Manus develops a general-purpose AI agent that it sells to small and medium-sized businesses through a subscription model, a structure that Investing.com reports has helped the company reach more than US$100 million in annual recurring revenue just eight months after launch, contributing to a total revenue run rate that exceeds US$125 million.

No financial terms were officially disclosed, but LatePost says Meta paid "several billion dollars," making it likely one of the largest acquisitions in the company's history behind deals for WhatsApp (acquired in 2014 for around US$22 billion) and Scale AI (acquired in June 2025 for around US$14.3 billion). For context, Meta acquired Instagram in April 2012 for US$1 billion. Manus was reportedly approaching a US$2 billion valuation in a pending financing round before the acquisition, reflecting strong investor confidence in its technology.

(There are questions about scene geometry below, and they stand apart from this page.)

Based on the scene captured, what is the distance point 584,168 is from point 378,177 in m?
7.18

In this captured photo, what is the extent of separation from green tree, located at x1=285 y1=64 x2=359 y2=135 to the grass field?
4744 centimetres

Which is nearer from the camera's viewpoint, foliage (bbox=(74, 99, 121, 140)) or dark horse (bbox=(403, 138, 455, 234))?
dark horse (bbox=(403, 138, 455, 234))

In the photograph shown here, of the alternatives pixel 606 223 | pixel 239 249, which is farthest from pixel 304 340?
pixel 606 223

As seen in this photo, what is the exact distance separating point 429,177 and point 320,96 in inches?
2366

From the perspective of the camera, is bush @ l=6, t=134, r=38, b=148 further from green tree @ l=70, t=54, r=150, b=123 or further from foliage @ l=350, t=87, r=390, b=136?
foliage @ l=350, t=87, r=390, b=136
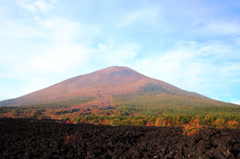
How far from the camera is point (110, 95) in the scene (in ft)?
348

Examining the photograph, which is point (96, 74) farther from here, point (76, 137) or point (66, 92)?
point (76, 137)

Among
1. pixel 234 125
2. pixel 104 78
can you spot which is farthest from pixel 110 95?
pixel 234 125

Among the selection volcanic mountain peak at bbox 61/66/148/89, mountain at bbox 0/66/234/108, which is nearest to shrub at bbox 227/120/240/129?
mountain at bbox 0/66/234/108

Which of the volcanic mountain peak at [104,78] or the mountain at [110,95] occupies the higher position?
the volcanic mountain peak at [104,78]

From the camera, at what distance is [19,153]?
26.8 ft

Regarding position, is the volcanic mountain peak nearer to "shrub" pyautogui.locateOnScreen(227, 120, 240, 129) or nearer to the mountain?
the mountain

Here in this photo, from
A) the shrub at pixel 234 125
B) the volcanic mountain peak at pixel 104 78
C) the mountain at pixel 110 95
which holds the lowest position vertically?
the shrub at pixel 234 125

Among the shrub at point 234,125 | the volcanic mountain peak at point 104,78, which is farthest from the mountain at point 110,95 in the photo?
the shrub at point 234,125

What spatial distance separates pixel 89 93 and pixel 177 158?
349 ft

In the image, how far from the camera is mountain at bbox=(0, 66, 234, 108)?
89812 millimetres

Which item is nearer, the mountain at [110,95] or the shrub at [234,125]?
the shrub at [234,125]

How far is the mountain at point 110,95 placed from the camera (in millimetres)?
89812

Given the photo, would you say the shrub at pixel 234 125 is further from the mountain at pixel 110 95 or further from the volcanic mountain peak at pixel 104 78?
the volcanic mountain peak at pixel 104 78

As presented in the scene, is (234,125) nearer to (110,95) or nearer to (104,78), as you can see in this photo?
(110,95)
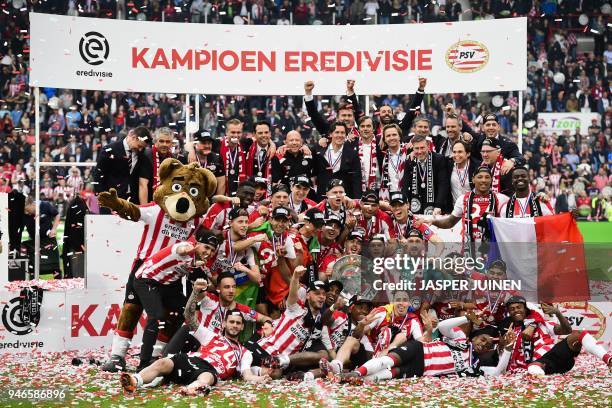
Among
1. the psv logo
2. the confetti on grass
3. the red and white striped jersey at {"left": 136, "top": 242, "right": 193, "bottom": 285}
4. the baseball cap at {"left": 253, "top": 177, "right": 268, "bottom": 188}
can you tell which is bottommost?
the confetti on grass

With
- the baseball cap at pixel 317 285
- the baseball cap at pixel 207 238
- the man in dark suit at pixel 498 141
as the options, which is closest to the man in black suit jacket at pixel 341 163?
the man in dark suit at pixel 498 141

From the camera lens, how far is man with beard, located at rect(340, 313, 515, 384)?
8781 mm

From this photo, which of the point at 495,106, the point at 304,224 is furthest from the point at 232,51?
the point at 495,106

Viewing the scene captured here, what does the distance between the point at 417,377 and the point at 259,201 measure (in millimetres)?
2900

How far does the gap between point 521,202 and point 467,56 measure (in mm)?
3692

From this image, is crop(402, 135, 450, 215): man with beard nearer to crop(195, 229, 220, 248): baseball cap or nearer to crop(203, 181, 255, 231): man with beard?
crop(203, 181, 255, 231): man with beard

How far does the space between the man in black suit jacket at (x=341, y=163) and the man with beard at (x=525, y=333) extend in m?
2.70

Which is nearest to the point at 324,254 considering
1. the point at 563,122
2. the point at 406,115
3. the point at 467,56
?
the point at 406,115

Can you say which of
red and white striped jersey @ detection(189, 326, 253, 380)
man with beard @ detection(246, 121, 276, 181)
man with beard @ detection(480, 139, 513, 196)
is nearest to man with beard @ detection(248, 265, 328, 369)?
red and white striped jersey @ detection(189, 326, 253, 380)

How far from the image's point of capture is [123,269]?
1080cm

According to Reuters, Manus's AI agent distinguishes itself by operating as a digital employee capable of executing research, automation, and other tasks independently with minimal prompting. The company has supported this claim with free demonstrations on social platforms where it emphasized its performance exceeded that of other AI agents, such as OpenAI's DeepResearch.

The startup was founded by Chinese entrepreneurs and later moved its headquarters to Singapore. According to Sina Finance, Manus has processed more than 147 trillion tokens and created over 80 million virtual computing instances since launch, data that highlights its scalability and technical footprint. Founder Hong Xiao has said that after joining Meta, Manus will continue operating from Singapore and maintain its decision-making and product roadmap independently, even as the team integrates into Meta's broader AI ecosystem.